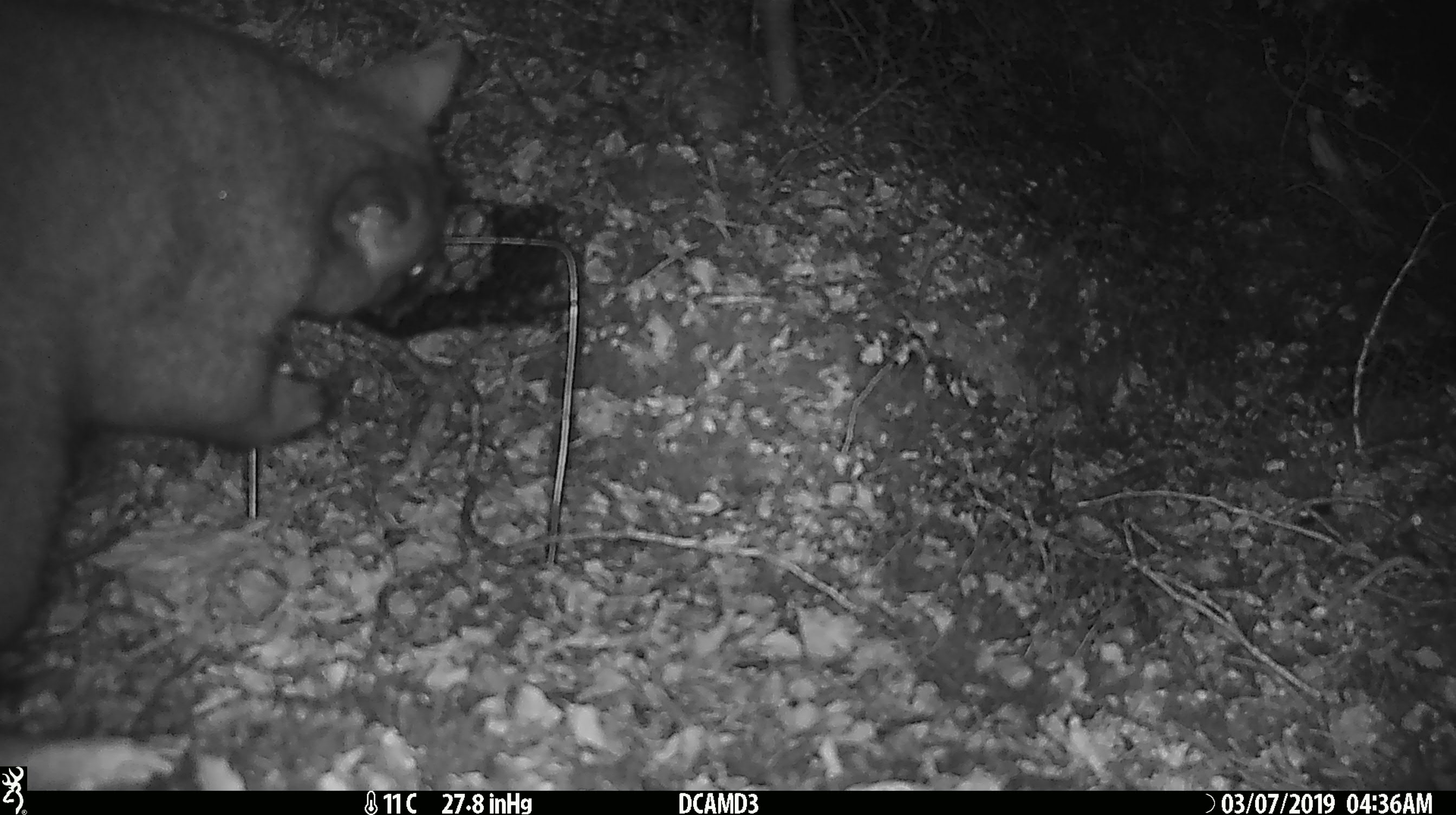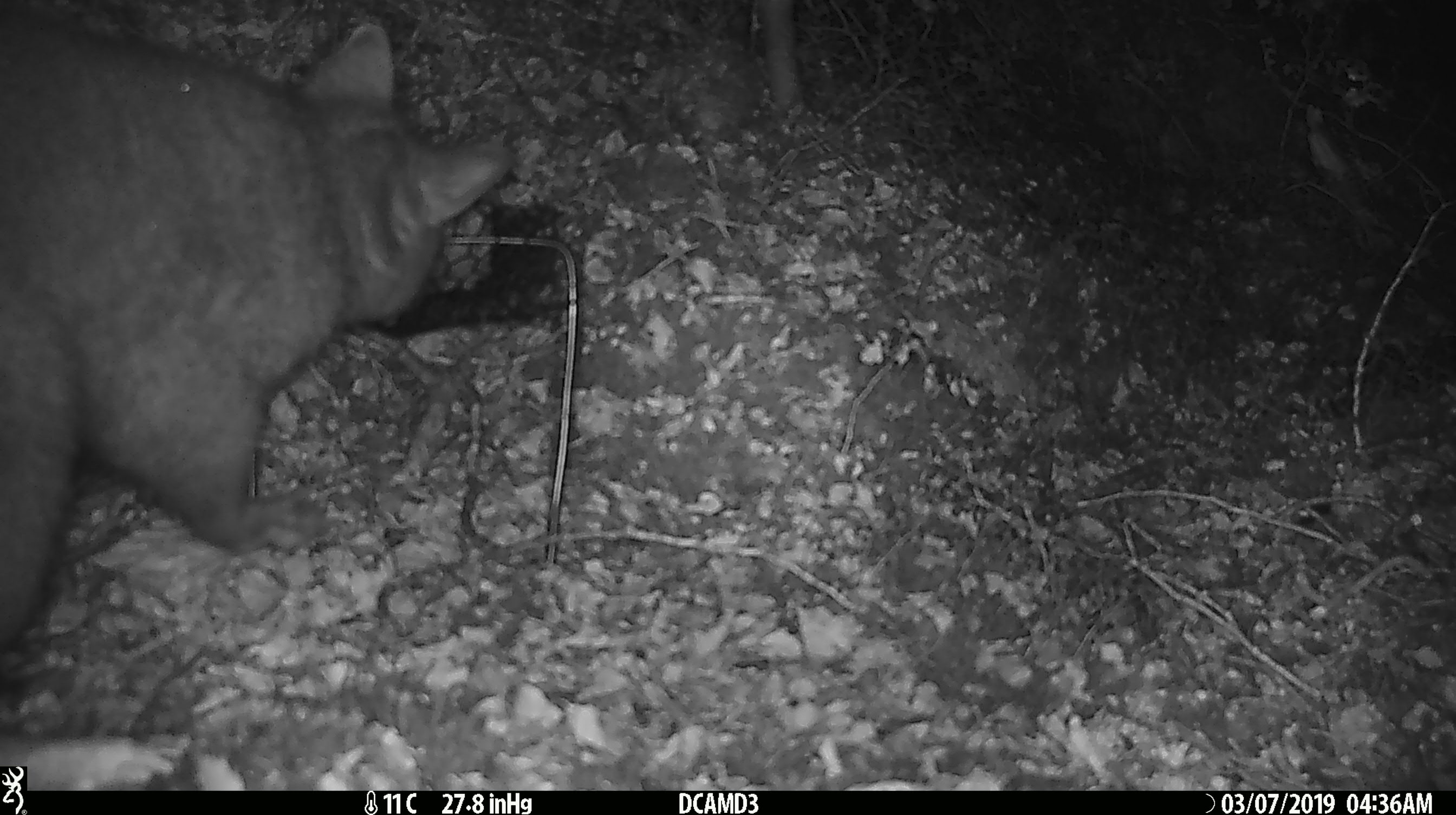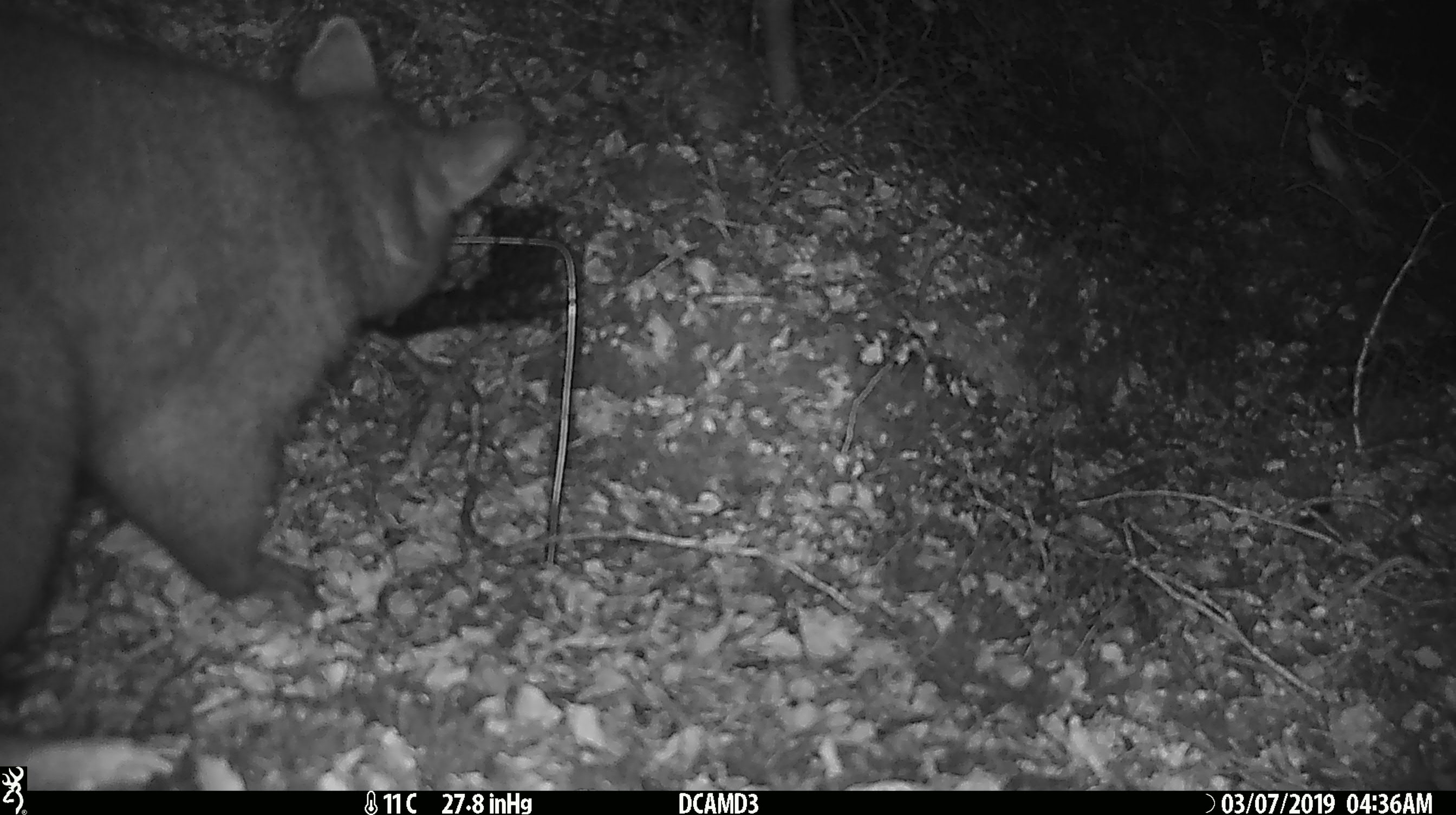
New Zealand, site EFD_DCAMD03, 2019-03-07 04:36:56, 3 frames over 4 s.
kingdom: Animalia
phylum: Chordata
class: Mammalia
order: Diprotodontia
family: Phalangeridae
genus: Trichosurus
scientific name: Trichosurus vulpecula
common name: common brushtail possum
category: possum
Possum (common brushtail possum) (Trichosurus vulpecula).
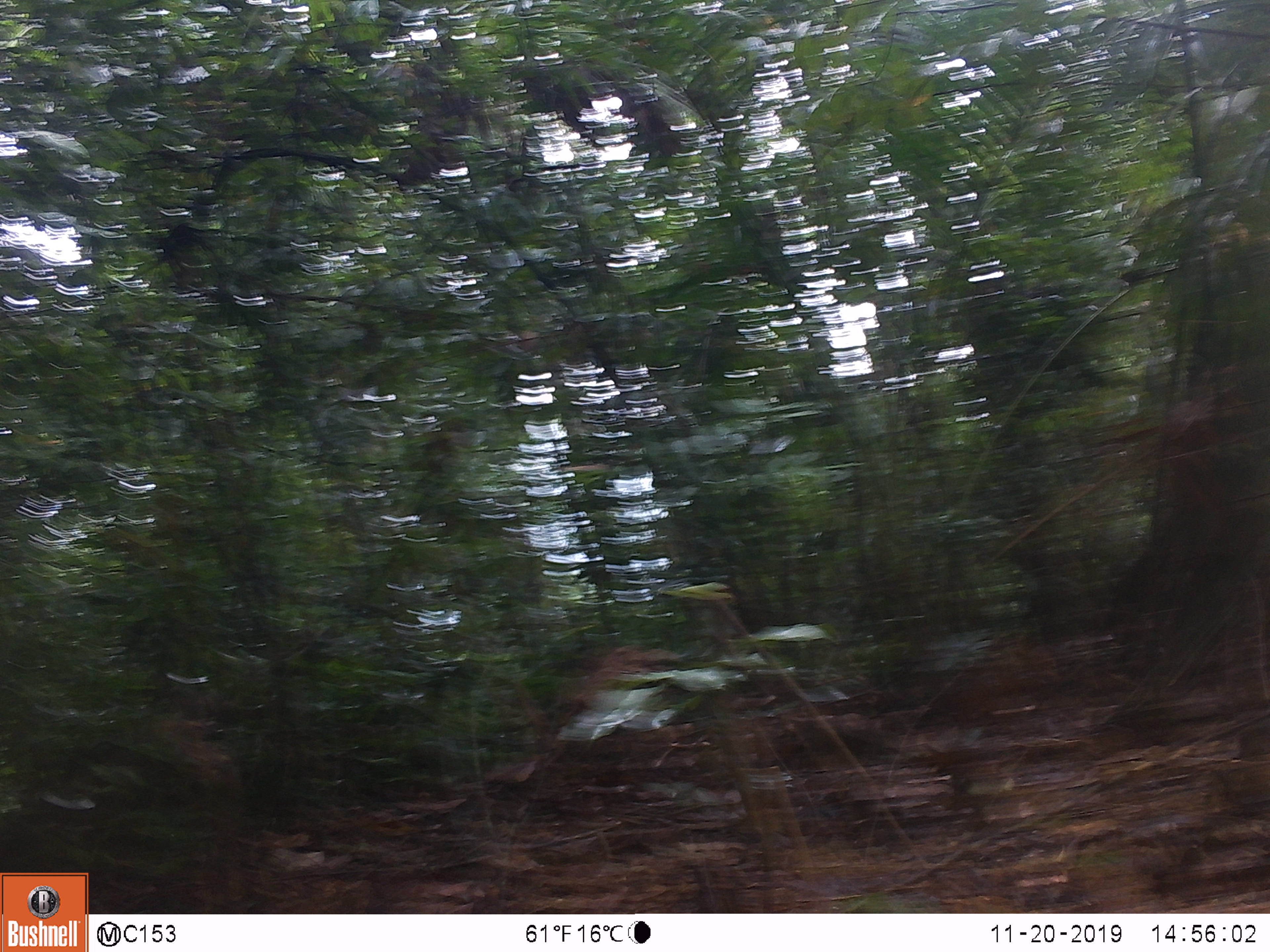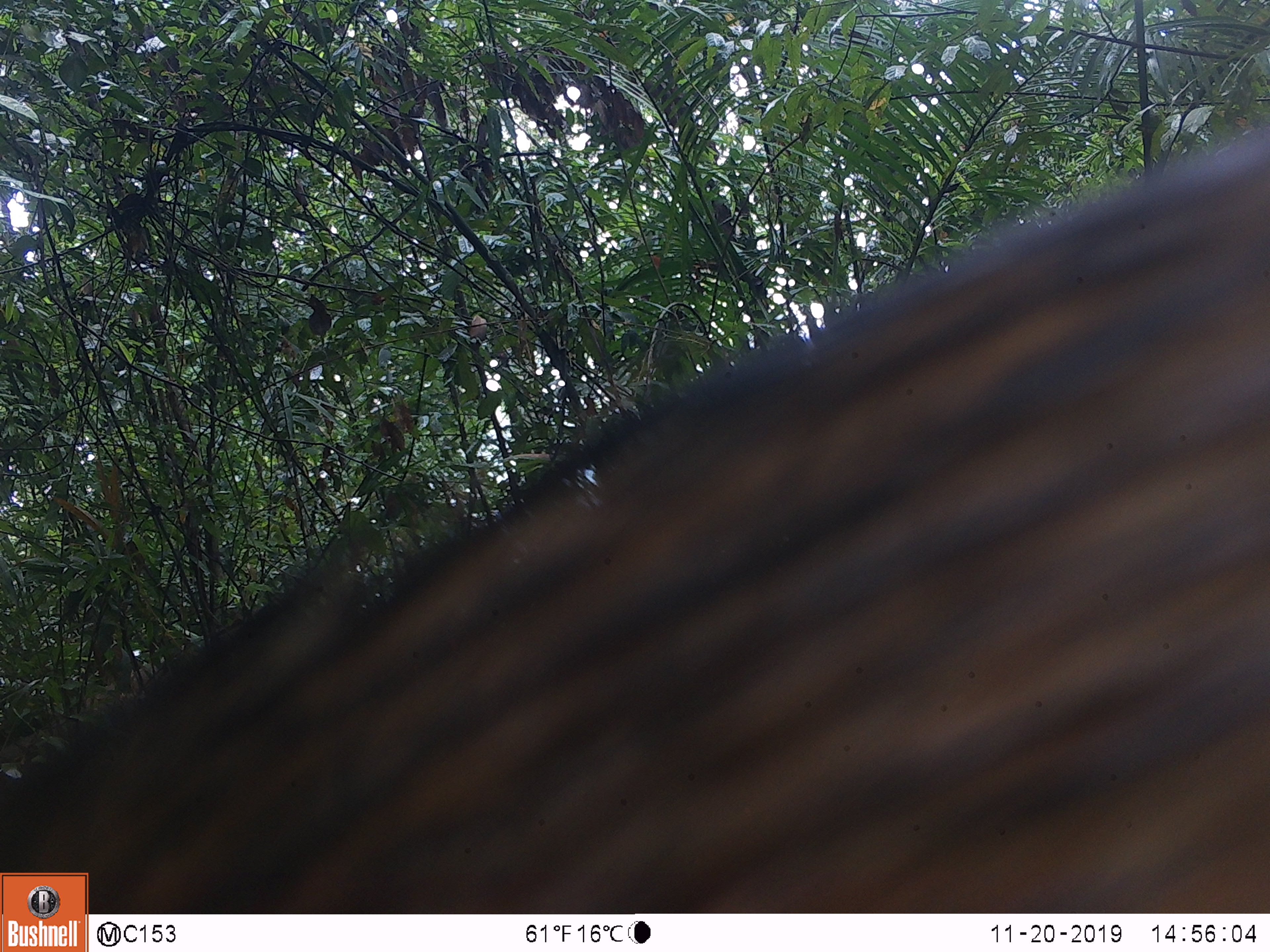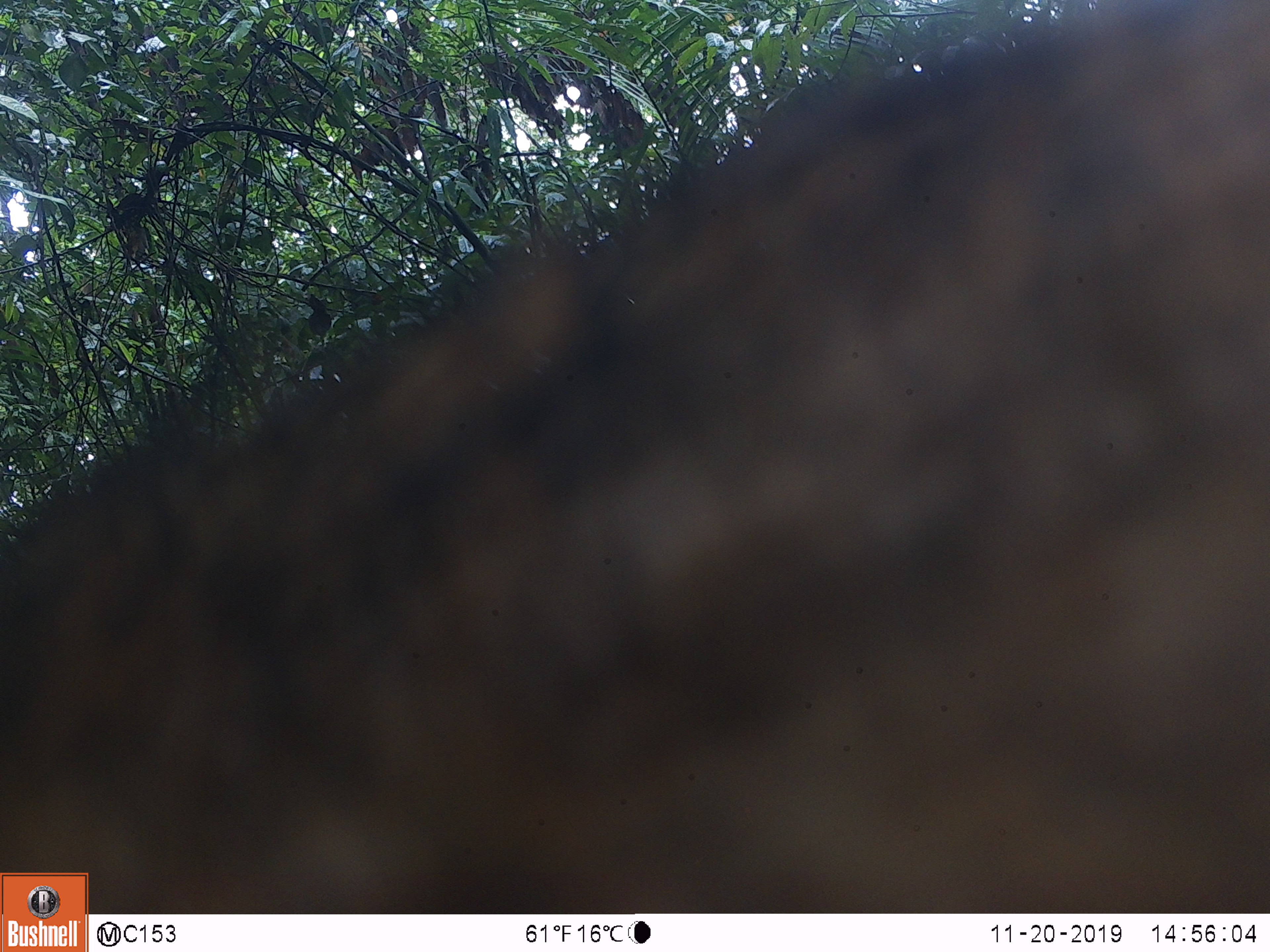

+---+

TASK DESCRIPTION. Could you restate every record above word for word, leaving the pictures out?

EXPECTED OUTPUT.
New Zealand, site EFD_DCAMD03, 2019-03-07 04:36:56, 3 frames over 4 s.
kingdom: Animalia
phylum: Chordata
class: Mammalia
order: Diprotodontia
family: Phalangeridae
genus: Trichosurus
scientific name: Trichosurus vulpecula
common name: common brushtail possum
category: possum
Possum (common brushtail possum) (Trichosurus vulpecula).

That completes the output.